The American opposition to Kurdish independence take us back in time 70 years, when the leadership of the Jewish population in prestate Israel announced its plan to declare independence. In response, the U.S. State Department began working assiduously, sometimes making threats, to scupper that decision. Then-Secretary of State Gen. George Marshall, who was covered in glory after World War II, as well as the entire American foreign policy and defense establishment, took a firm stance against the establishment of the Jewish state.

Their official reasons (other than the anti-Semitism that was rife in the State Department and the defense and intelligence establishments) were very similar to Washington’s arguments against Kurdish independence – namely, that it will destabilize the region. Then, like now, oil factors into the U.S. position. Back in the day, American officials were worried that supporting the Jewish state would endanger the supply of Arab oil to America and its relations with the Arab world in general. This time, America is afraid that the Kurds’ intent to control Kirkuk, one of Iraq’s main oil-producing areas, will hurt the chance of it developing good relations with the government in Baghdad, including on oil issues.

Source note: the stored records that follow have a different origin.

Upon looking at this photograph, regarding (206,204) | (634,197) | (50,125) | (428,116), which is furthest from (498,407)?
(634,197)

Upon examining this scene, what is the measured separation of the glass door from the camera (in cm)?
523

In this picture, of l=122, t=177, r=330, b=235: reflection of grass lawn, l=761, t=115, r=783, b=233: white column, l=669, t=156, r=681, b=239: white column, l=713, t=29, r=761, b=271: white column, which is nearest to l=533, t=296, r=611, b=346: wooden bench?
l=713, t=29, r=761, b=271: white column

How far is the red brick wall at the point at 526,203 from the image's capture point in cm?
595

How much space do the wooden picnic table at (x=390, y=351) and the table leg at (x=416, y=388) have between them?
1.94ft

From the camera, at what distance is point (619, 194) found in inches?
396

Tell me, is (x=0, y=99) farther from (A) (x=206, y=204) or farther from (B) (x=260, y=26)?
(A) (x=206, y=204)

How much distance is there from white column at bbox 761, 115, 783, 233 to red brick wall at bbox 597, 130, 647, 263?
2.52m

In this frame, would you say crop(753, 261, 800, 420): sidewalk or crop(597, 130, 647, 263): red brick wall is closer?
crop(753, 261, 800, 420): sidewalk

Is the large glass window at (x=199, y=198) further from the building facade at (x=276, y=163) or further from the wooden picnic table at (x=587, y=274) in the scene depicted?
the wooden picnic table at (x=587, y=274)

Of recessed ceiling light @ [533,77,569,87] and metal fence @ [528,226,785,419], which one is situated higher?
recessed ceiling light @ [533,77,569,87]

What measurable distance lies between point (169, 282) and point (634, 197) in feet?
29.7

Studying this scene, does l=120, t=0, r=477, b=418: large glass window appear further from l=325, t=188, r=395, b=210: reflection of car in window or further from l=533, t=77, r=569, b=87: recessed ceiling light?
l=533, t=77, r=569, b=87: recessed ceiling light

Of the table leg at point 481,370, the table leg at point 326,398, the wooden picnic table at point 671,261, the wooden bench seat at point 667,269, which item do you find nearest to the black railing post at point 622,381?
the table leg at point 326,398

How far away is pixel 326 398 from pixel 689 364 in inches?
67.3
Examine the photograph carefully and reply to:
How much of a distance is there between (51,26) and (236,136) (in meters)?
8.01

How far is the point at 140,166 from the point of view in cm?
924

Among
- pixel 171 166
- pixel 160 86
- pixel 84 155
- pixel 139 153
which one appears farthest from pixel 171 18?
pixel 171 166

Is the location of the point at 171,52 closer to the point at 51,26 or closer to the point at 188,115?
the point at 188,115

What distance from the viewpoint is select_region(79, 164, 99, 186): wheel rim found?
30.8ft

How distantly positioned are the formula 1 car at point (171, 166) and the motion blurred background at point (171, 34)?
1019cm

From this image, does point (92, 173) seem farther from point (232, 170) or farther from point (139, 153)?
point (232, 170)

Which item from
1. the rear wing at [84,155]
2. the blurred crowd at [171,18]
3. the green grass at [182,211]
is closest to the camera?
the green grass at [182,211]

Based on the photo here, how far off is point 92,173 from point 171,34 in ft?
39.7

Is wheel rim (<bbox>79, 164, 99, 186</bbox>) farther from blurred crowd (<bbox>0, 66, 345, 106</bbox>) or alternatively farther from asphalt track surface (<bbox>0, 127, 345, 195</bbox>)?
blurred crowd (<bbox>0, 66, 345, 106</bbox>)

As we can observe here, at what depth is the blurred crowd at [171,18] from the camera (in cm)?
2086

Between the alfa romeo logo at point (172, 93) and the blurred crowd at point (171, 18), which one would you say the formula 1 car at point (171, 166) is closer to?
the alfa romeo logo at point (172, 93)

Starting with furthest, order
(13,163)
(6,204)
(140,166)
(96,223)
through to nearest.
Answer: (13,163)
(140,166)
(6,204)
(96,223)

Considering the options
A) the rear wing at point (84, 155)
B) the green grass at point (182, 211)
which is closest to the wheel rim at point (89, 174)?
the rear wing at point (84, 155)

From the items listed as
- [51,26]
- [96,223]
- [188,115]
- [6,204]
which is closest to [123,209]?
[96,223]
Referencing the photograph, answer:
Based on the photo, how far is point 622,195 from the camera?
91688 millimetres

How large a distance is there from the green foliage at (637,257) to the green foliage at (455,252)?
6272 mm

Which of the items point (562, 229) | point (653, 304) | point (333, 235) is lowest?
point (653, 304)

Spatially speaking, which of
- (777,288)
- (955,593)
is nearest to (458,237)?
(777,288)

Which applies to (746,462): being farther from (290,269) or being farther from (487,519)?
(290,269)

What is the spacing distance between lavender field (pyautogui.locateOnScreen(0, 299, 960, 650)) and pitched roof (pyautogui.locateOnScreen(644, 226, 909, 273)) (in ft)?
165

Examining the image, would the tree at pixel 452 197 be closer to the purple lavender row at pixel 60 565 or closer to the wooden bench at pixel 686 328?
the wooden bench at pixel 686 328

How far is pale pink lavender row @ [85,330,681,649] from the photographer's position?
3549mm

Washington is trying to convince the Kurds that it only wants them to “postpone” their declaration of independence to a more convenient time, whereas in 1948, the U.S. administration – encouraged by the British Foreign Office – intended to thwart the establishment of a state by setting up a provisional international government in Palestine. Now the U.N. is also trying to persuade the Kurds to be satisfied with a compromise under which they would “postpone” independence in exchange for various rights and benefits as part of a united Iraq. In 1948, too, the U.N. played an active part when Count Folke Bernadotte suggested tearing the Negev Desert and Jerusalem off of Israel.

While the opposition of Iran, Iraq, and Turkey, which also have sizeable Kurdish minority populations, to an independent Kurdistan is clear, it is harder to justify the American administration’s position. Washington claims that the Kurdish declaration of independence supposedly hurts the war against the Islamic State, but the Kurdish peshmerga army aims to oust the Islamic State from the land Kurdistan wants to claim as its own. This interest will be even more important once independence is declared.

Aside from the moral aspect, it is difficult not to wonder at the mistake that is dictating the current U.S. position that preventing Kurdish independence and preserving the unity of the artificial Iraqi state will secure Washington’s influence in the region when in practice Iran is increasingly the one that is running the show. As with Israel 70 years ago, the new state – if it is founded – can expect violence from day one. Back then, it was the Arab states; this time, it will be the Iraqi government or possibly Iran and Turkey.

Back then, two people crushed all the schemes: David Ben-Gurion, who understood that it was an opportunity for the Jewish people that would not come again, and U.S. President Harry Truman, who despite the positions of most of his advisers decided to recognize the state of Israel as soon as it declared independence. Will Massoud Barzani, the undeclared president of the Iraqi Kurdistan, and President Trump follow in their footsteps?